Beyond universities and medical associations, there are still more resources for ferreting out experts. Scroll through Amazon — who has a new book out or coming out soon? The publisher’s publicity department will be able to connect you with the author — at least for the few months of the book’s launch. After that, you may have to track down the author through their website’s Contact Me page.

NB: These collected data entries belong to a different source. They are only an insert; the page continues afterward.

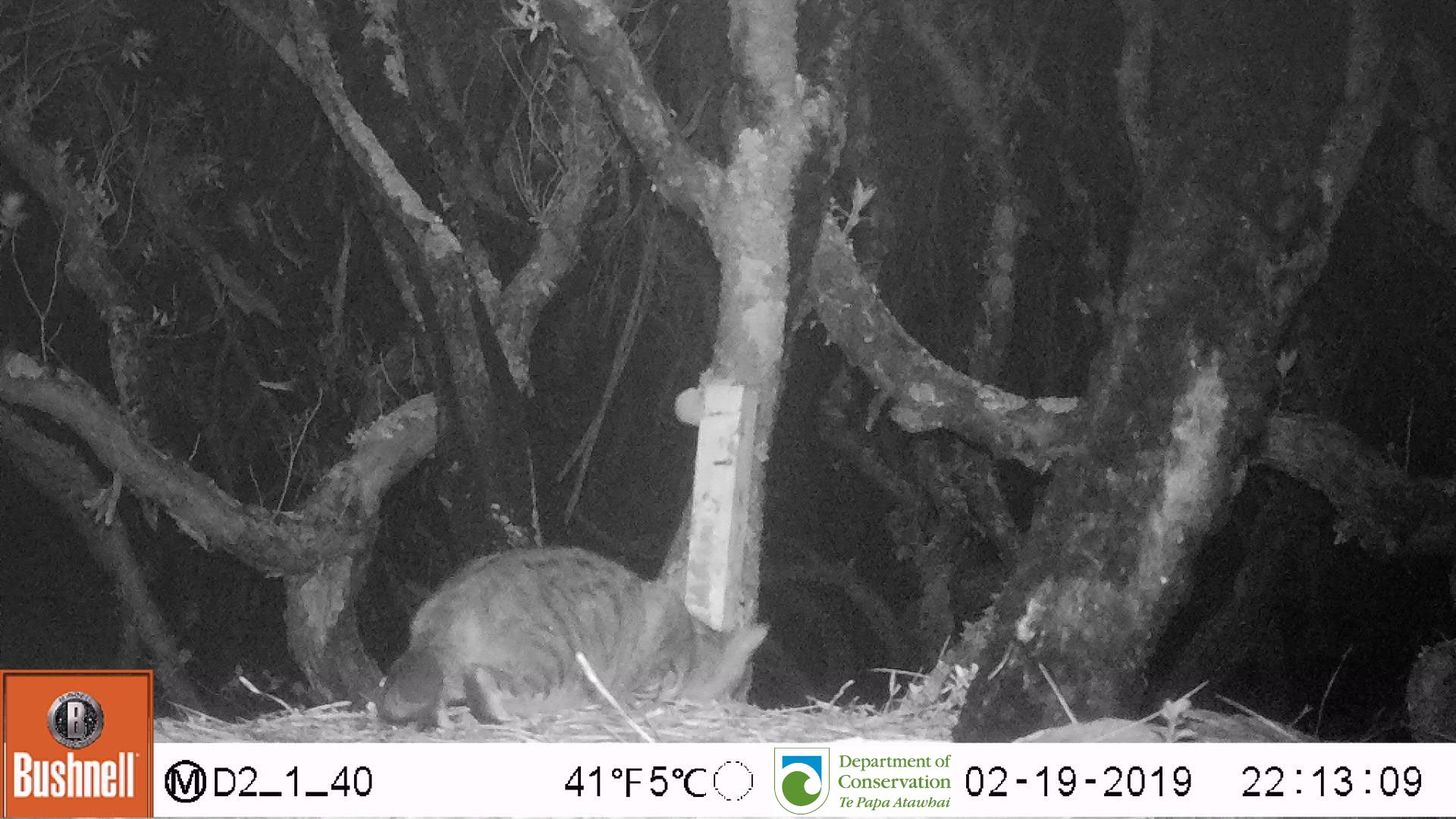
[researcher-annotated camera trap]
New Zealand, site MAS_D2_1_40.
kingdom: Animalia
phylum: Chordata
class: Mammalia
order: Carnivora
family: Felidae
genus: Felis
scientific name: Felis catus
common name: domestic cat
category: cat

Flip through women’s magazines and note who their writers are interviewing and quoting. This serves a couple of purposes. First, it’s the perfect excuse for sitting poolside with a stack of magazines and legit calling it “research.” Second, you’re finding experts who enjoy talking to the media and do it well — not all do. The best experts are the ones who can communicate complex ideas in an accessible and entertaining manner. A few years ago, I was reporting on rising rates of gout in women for More magazine. Gout was long considered a man’s disease and as I’d just gotten diagnosed myself, I was writing a reported personal essay about my experience and how it fit into this larger health trend. (Those are always my favorite stories to write!) I needed a rheumatologist to weigh in, but because I had a somewhat humorous take on this, I needed a rheumatologist with a sense of humor to play off my schtick. As it happened, a health writer friend of mine knew the perfect doc. But if she hadn’t come through, I would have posted some queries for experts on two services designed to connect writers with experts in an array of fields — Profnet (profnet.com) and HARO (stands for Help A Reporter Out).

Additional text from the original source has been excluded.